(Dataset entries):
===

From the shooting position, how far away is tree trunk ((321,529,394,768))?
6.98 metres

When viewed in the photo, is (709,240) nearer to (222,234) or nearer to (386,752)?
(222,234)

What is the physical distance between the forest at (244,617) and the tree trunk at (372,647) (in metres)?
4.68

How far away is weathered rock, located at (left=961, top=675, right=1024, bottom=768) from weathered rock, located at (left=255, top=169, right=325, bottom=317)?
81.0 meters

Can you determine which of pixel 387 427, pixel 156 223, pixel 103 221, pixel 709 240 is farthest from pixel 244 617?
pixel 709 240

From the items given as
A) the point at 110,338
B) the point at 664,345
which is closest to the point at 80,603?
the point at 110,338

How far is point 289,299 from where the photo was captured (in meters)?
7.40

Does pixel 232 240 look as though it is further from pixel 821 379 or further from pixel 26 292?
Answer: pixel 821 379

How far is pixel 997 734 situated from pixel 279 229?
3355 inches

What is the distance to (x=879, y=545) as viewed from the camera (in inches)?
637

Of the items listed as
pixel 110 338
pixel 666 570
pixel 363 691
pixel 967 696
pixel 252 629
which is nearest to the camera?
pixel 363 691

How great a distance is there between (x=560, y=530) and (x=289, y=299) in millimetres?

===

(What to work on):
Reproduce every item above word for word.

(Completed task):
From the shooting position, how far away is tree trunk ((321,529,394,768))?
6.98 metres

When viewed in the photo, is (709,240) nearer to (222,234) or nearer to (386,752)?
(222,234)

What is the physical distance between the forest at (244,617) and the tree trunk at (372,647) (in metres)?
4.68

How far away is weathered rock, located at (left=961, top=675, right=1024, bottom=768) from weathered rock, located at (left=255, top=169, right=325, bottom=317)?
81.0 meters

Can you determine which of pixel 387 427, pixel 156 223, pixel 103 221, pixel 709 240 is farthest from pixel 244 617?
pixel 709 240

From the items given as
A) the point at 110,338
B) the point at 664,345
which is closest to the point at 80,603?
the point at 110,338

How far is point 289,299 from where the photo was captured (in meters)?
7.40

Does pixel 232 240 look as though it is further from pixel 821 379 or further from pixel 26 292?
Answer: pixel 821 379

How far is pixel 997 734 situated from pixel 279 229?
3355 inches

What is the distance to (x=879, y=545) as viewed from the camera (in inches)?
637

Of the items listed as
pixel 110 338
pixel 666 570
pixel 363 691
pixel 967 696
pixel 252 629
which is nearest to the camera?
pixel 363 691

How great a distance is there between (x=560, y=530) and (x=289, y=299) in millimetres?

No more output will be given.